Salon des livres rares et des objets d'art

Bibliothèque roulante, Vic-sur-Aisne, Anonyme

 

 

Les deux femmes au cœur de cette histoire, Anne Morgan et Anna Murray Dike, étaient toutes deux des francophiles convaincues : en 1910 et 1911, elles s'installent respectivement en France, où elles se lient d'amitié.

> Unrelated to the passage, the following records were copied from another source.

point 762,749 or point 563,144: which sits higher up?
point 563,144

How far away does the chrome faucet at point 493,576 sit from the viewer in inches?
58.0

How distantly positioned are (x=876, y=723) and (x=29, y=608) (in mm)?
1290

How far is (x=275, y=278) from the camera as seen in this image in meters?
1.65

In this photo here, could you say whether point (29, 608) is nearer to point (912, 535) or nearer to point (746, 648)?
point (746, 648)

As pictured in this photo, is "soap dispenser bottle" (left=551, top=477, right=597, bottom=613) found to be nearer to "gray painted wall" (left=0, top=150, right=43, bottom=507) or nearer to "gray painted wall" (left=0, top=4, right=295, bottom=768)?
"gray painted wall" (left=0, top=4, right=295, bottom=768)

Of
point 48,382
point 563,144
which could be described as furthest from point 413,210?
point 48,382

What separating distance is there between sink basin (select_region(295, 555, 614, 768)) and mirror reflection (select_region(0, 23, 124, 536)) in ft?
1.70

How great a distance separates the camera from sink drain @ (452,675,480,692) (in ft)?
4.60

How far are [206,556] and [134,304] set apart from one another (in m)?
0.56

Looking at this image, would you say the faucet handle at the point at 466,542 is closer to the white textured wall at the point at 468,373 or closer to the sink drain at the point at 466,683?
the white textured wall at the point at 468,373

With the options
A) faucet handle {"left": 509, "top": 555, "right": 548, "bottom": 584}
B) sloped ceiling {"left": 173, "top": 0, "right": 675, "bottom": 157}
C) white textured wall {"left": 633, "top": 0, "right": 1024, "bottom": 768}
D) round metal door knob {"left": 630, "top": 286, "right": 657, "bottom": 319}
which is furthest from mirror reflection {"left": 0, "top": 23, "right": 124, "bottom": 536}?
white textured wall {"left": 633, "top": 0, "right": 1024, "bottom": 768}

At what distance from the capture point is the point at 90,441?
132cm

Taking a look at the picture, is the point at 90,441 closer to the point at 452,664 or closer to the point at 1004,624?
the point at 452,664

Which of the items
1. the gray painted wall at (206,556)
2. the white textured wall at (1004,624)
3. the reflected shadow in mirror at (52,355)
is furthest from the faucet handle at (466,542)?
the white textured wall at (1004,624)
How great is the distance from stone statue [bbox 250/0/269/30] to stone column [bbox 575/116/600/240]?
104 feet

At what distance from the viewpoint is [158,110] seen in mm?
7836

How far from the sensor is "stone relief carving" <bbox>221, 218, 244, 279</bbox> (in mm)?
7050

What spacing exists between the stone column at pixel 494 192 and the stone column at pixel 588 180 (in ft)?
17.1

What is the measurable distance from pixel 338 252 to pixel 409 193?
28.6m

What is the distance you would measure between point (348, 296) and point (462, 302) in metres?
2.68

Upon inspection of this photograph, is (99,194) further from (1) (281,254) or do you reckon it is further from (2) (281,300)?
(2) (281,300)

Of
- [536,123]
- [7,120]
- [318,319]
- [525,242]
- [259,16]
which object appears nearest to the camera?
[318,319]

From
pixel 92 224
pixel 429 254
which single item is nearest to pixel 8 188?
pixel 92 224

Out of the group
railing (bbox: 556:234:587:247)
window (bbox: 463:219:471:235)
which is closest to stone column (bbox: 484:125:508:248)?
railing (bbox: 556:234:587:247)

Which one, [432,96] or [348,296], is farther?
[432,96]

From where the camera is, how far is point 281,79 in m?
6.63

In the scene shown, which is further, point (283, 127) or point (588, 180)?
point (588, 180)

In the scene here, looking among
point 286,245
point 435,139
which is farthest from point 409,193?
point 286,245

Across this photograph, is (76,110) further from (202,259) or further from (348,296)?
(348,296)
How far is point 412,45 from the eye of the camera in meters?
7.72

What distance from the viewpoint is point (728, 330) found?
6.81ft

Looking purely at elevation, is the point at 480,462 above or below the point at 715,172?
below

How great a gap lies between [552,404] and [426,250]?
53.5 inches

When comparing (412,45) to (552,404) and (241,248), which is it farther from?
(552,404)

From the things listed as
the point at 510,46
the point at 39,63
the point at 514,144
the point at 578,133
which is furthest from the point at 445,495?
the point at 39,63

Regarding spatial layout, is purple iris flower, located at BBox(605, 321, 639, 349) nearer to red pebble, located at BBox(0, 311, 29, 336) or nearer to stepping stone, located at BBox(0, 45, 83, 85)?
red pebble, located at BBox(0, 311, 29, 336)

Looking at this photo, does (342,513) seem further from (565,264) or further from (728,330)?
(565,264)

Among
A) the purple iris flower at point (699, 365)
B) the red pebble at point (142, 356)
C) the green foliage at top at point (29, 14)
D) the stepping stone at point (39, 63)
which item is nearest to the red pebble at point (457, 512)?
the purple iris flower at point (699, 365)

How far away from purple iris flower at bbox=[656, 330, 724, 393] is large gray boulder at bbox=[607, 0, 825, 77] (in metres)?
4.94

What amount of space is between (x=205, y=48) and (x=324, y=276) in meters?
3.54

Elles assistent ensemble aux ravages de la Première Guerre mondiale, et réagissent en créant plusieurs structures humanitaires, dont l'American Fund for French Wounded, qui réunit des fonds pour les victimes du conflit.

 

En 1918, Anne Morgan crée un Comité Américain pour les Régions Dévastées (CARD), une association humanitaire dédiée aux civils, « ce qui était assez rare à l'époque », rappelle Mathilde Schneider, conservateur du patrimoine au musée franco-américain du Château de Blérancourt, qui expose photographies, livres et mobilier au Salon du livre rare et de l'objet d'art, au Grand Palais. « Les Allemands viennent de quitter la région et Pétain, depuis son QG à Compiègne, lui assigne la zone de Blérancourt pour ces actions. »

 

Au sortir de la Première Guerre mondiale, Blérancourt et sa région, sur la ligne de front, sont dévastées. « Anne Morgan souhaite alors offrir au plus grand monde l'accès à la lecture, pour ramener un peu de joie de vivre sur ce territoire ravagé par la guerre. Son objectif est double, et relève à la fois de l'instruction et du divertissement. »

 

Salon des livres rares et des objets d'art

Mobiliers des bibliothèques du CARD (ActuaLitté, CC BY SA 2.0)

 

 

Aidée par ses collègues infirmières volontaires, Anne Morgan met alors en place un réseau de bibliothèques du CARD : supervisés par Jessie Carson, de la New York Public Library, les établissements possèdent plusieurs caractéristiques jusqu'à lors inédites en France, comme les livres en accès libre, le prêt sur place et à domicile ou encore les sections enfantines avec des meubles adaptés, « ainsi qu'une offre documentaire pensée pour les enfants », souligne Mathilde Schneider.

 

« C'est aussi à Anne Morgan que l'on doit nos bibliobus modernes : pour apporter des lectures au plus grand nombre, elle a installé des étagères à l'arrière des Ford T importées des États-Unis, énormément utilisées à l'époque. » Grâce aux « rolling librairies », lectures et prêts sont possibles à domicile.

 

Fait notable : le travail d'Anne Morgan et d'Anna Murray Dike est dénué de tout aspect impérialiste. « Les ouvrages dans ces bibliothèques sont “franco-français” pourrait-on dire : on y trouve Perrault, les Fables de la Fontaine ou l'Oncle Hansi... Anne Morgan était très vigilante sur ce point et s'engageait même dans la restauration des fêtes et des traditions », précise Mathilde Schneider. Avec sa fortune (Anne Morgan est la 3e fille du célèbre banquier J.P. Morgan), elle rénove même les terrains de jeux de boules picards...

 

Salon des livres rares et des objets d'art

Anne Morgan et Anna Murray Dike (ActuaLitté, CC BY SA 2.0)

 

 

Les efforts des deux femmes porteront leurs fruits, au-delà des espérances : leur modèle de bibliothèque attire l'attention de la Ville de Paris, qui fait construire une bibliothèque rue Fessart, inaugurée en 1922. L'établissement reprend la politique d'accès libre en vigueur dans les établissements du CARD, mais inaugure également l'utilisation du système de classification Dewey sur le territoire français...

 

Poursuivant sur son élan, Anne Morgan créera également l'American Library (7e arrondissement de Paris), L'Heure joyeuse à Paris, premier établissement destiné à la jeunesse, en 1924, ainsi qu'un organisme de formation pour les bibliothécaires, en lien avec l'American Library.